Finally, the long wait is over as after almost radio silence on spinoff measures and months of anticipation, Creative Edge Nutrition Inc (OTCMKTS:FITX) reported the successful spinoff of its unit CEN Biotech Inc. The new firm’s CEO and President will be former Creative Edge CEO Bill Chaaban. The news comes at the back of Bahige Chaaban’s letter to shareholders which revealed that the business plan CEN Biotech had two years ago was still present in the company’s to-do list.
The press release reveals that on November 30, 2015 Creative Edge shareholders will get 1 share of CEN Biotech for each 700 shares held of Creative. The new firm’s shares will consists of 100,000 preferred shares and 6.9 million common shares. CEN Biotech is planning to list on the QB tier of the OTC Marketplace, while Creative Edge will continue to trade as a pink sheet stock.

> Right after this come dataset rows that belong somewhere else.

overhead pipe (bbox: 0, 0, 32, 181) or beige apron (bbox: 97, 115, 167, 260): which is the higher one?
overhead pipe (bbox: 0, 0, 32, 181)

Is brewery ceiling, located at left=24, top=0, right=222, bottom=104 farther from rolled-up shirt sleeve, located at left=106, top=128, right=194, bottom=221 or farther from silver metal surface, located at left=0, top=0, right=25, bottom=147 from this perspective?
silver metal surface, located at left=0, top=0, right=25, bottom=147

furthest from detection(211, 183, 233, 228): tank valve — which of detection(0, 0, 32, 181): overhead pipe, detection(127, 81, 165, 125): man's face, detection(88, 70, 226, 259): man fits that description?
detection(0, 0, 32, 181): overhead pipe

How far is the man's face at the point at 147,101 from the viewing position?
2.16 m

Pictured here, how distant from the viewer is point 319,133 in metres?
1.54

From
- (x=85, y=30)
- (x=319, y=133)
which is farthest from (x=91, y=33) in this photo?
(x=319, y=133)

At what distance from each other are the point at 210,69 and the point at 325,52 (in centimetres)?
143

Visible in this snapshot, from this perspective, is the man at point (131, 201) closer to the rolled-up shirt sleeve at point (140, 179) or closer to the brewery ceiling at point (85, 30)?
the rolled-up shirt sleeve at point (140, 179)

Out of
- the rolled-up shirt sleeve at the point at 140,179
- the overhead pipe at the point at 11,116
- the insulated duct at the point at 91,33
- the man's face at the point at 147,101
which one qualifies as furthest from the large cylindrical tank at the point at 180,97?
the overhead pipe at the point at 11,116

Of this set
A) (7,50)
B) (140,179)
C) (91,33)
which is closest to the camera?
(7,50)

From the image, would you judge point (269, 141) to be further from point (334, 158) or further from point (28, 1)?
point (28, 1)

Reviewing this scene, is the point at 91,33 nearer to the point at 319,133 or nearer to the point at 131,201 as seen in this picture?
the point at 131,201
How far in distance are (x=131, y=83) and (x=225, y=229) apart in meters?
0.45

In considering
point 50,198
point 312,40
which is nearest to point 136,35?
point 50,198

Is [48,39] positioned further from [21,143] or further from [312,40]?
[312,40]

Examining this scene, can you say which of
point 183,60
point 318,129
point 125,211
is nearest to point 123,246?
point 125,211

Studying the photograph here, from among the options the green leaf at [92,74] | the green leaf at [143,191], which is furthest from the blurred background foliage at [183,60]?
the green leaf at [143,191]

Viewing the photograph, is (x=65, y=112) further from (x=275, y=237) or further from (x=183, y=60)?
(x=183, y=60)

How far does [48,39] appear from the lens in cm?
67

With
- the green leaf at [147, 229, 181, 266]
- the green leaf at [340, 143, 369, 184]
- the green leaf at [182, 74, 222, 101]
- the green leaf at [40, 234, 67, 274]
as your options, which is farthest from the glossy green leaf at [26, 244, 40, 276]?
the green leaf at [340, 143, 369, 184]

CEN opted for a CPA performed audit and provided the statements in a U.S. SEC filing. Here, the most important question is how it will perform once it gets listed as a separate entity. Even though the Chaaban’s letter to shareholders and the latest press release highlight the pending lawsuit against Health Canada and its verdict to deny Creative Edge a license to cultivate medical marijuana, there is little specifics and clarity on the subject.
The picture is that after series of assurances, promises, and build out photos released by the company, Creative Edge shareholders who were purchasing the company’s stock at $0.10 per share last year, have to face disappointment with Health Canada denial of a license. With the imminent share distribution, the remaining supporters of Chaaban’s vision are still expecting things to change for better in coming period.
Creative Edge Nutrition Inc (OTCMKTS:FITX) enjoyed a very peasant session yesterday as it closed with a gain of 39.53% at the end of the day. The volume surged to 103 million, considerably higher than the daily average of 14 million, reflecting a serious leap on the part of the buyers but it may still turn out to be inadequate. The opening gap and the surging volume support the bulls but the risk comes in the form of the channel resistance, as shown on the chart attached. If that upper boundary of the channel is overcome immediately, then the bears can push the price down.